▶ **Estratto dei dati**:
____

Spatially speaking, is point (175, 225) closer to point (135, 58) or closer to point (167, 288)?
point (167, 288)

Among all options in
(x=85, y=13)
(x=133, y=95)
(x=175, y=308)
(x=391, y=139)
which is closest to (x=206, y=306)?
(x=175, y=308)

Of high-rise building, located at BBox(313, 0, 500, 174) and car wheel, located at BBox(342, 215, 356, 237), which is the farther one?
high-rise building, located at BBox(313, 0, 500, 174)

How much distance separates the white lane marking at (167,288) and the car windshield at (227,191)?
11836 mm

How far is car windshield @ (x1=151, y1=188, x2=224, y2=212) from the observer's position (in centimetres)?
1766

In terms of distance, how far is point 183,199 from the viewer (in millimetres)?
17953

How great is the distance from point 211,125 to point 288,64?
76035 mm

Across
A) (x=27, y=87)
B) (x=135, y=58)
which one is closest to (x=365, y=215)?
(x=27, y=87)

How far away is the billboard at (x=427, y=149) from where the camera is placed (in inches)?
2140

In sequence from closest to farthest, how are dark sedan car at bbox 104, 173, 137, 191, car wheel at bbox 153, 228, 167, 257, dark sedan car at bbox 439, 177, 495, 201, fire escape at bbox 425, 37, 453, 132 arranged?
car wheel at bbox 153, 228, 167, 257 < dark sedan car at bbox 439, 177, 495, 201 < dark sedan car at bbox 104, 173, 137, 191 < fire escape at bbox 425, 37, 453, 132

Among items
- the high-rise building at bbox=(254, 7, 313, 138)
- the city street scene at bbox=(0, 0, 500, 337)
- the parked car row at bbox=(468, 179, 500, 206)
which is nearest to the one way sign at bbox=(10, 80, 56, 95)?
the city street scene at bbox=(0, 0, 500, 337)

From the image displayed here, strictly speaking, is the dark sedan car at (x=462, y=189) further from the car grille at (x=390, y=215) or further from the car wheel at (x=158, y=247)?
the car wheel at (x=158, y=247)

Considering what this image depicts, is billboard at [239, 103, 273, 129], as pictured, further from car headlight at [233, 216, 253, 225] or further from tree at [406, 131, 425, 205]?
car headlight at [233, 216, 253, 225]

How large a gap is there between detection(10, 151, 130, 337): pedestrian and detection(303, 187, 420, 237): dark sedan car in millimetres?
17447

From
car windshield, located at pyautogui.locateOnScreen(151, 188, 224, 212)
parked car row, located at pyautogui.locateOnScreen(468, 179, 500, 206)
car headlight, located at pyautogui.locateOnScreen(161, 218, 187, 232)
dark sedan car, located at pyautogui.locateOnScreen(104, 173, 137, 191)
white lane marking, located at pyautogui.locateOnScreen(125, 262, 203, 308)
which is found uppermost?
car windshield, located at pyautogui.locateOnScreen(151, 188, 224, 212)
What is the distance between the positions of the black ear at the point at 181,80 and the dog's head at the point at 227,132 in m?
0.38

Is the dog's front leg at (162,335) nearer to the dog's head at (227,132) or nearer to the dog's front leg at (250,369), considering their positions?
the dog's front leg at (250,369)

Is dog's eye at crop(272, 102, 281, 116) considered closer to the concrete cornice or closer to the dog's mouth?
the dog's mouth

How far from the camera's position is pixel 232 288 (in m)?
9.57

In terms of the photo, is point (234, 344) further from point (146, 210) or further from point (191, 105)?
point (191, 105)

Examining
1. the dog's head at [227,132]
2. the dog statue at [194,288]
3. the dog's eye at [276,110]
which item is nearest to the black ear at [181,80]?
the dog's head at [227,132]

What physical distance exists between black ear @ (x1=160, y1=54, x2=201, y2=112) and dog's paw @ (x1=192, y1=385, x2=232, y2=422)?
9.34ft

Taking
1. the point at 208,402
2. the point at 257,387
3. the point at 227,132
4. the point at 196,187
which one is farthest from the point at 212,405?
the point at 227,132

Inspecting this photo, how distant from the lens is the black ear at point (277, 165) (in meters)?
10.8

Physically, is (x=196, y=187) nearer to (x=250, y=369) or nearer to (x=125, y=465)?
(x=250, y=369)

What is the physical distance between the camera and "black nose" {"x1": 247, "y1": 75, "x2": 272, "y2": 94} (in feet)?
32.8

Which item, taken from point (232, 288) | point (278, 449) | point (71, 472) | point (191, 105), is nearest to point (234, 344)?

____

Ricopi parola per parola tutte le voci riportate sopra, senza alcuna modifica.

Spatially speaking, is point (175, 225) closer to point (135, 58) or closer to point (167, 288)?
point (167, 288)

Among all options in
(x=85, y=13)
(x=133, y=95)
(x=175, y=308)
(x=391, y=139)
which is closest to (x=206, y=306)?
(x=175, y=308)

Of high-rise building, located at BBox(313, 0, 500, 174) and car wheel, located at BBox(342, 215, 356, 237), which is the farther one?
high-rise building, located at BBox(313, 0, 500, 174)

How much distance separates the white lane marking at (167,288) and the car windshield at (227,191)?
11836 mm

How far is car windshield @ (x1=151, y1=188, x2=224, y2=212) from the observer's position (in centimetres)?
1766

In terms of distance, how far is point 183,199 from the viewer (in millimetres)?
17953

How great is the distance from point 211,125 to point 288,64?
76035 mm

Across
A) (x=27, y=87)
B) (x=135, y=58)
which one is closest to (x=365, y=215)?
(x=27, y=87)

How far away is the billboard at (x=427, y=149) from where the camera is placed (in inches)?
2140

In sequence from closest to farthest, how are dark sedan car at bbox 104, 173, 137, 191, car wheel at bbox 153, 228, 167, 257, dark sedan car at bbox 439, 177, 495, 201, fire escape at bbox 425, 37, 453, 132 arranged?
car wheel at bbox 153, 228, 167, 257 < dark sedan car at bbox 439, 177, 495, 201 < dark sedan car at bbox 104, 173, 137, 191 < fire escape at bbox 425, 37, 453, 132

Among items
- the high-rise building at bbox=(254, 7, 313, 138)
- the city street scene at bbox=(0, 0, 500, 337)
- the parked car row at bbox=(468, 179, 500, 206)
which is nearest to the one way sign at bbox=(10, 80, 56, 95)?
the city street scene at bbox=(0, 0, 500, 337)

From the image displayed here, strictly speaking, is the dark sedan car at (x=462, y=189) further from the car grille at (x=390, y=215) or further from the car wheel at (x=158, y=247)?
the car wheel at (x=158, y=247)

Considering what this image depicts, is billboard at [239, 103, 273, 129], as pictured, further from car headlight at [233, 216, 253, 225] or further from tree at [406, 131, 425, 205]?
car headlight at [233, 216, 253, 225]

How large a gap is there between detection(10, 151, 130, 337): pedestrian and detection(303, 187, 420, 237): dark sedan car in millimetres?
17447

From
car windshield, located at pyautogui.locateOnScreen(151, 188, 224, 212)
parked car row, located at pyautogui.locateOnScreen(468, 179, 500, 206)
car headlight, located at pyautogui.locateOnScreen(161, 218, 187, 232)
dark sedan car, located at pyautogui.locateOnScreen(104, 173, 137, 191)
white lane marking, located at pyautogui.locateOnScreen(125, 262, 203, 308)
which is found uppermost?
car windshield, located at pyautogui.locateOnScreen(151, 188, 224, 212)
What is the distance between the positions of the black ear at the point at 181,80 and the dog's head at the point at 227,132 in m?
0.38

Is the dog's front leg at (162,335) nearer to the dog's head at (227,132) or nearer to the dog's front leg at (250,369), considering their positions?
the dog's front leg at (250,369)

Is dog's eye at crop(272, 102, 281, 116) considered closer to the concrete cornice or closer to the dog's mouth?
the dog's mouth

How far from the camera's position is pixel 232 288 (in m)?
9.57

In terms of the photo, is point (234, 344) further from point (146, 210) or further from point (191, 105)?
point (191, 105)

Examining
1. the dog's head at [227,132]
2. the dog statue at [194,288]
3. the dog's eye at [276,110]
which item is nearest to the black ear at [181,80]?
the dog's head at [227,132]

What physical distance exists between black ear @ (x1=160, y1=54, x2=201, y2=112) and dog's paw @ (x1=192, y1=385, x2=232, y2=422)?
9.34ft

Taking
1. the point at 208,402
2. the point at 257,387
3. the point at 227,132
4. the point at 196,187
which one is farthest from the point at 212,405?
the point at 227,132

Inspecting this photo, how distant from the lens is the black ear at point (277, 165) (in meters)?
10.8

Physically, is (x=196, y=187) nearer to (x=250, y=369) or nearer to (x=125, y=465)?
(x=250, y=369)

What is the physical distance between the camera and "black nose" {"x1": 247, "y1": 75, "x2": 272, "y2": 94} (in feet)?
32.8

Which item, taken from point (232, 288) | point (278, 449) | point (71, 472) | point (191, 105), is nearest to point (234, 344)?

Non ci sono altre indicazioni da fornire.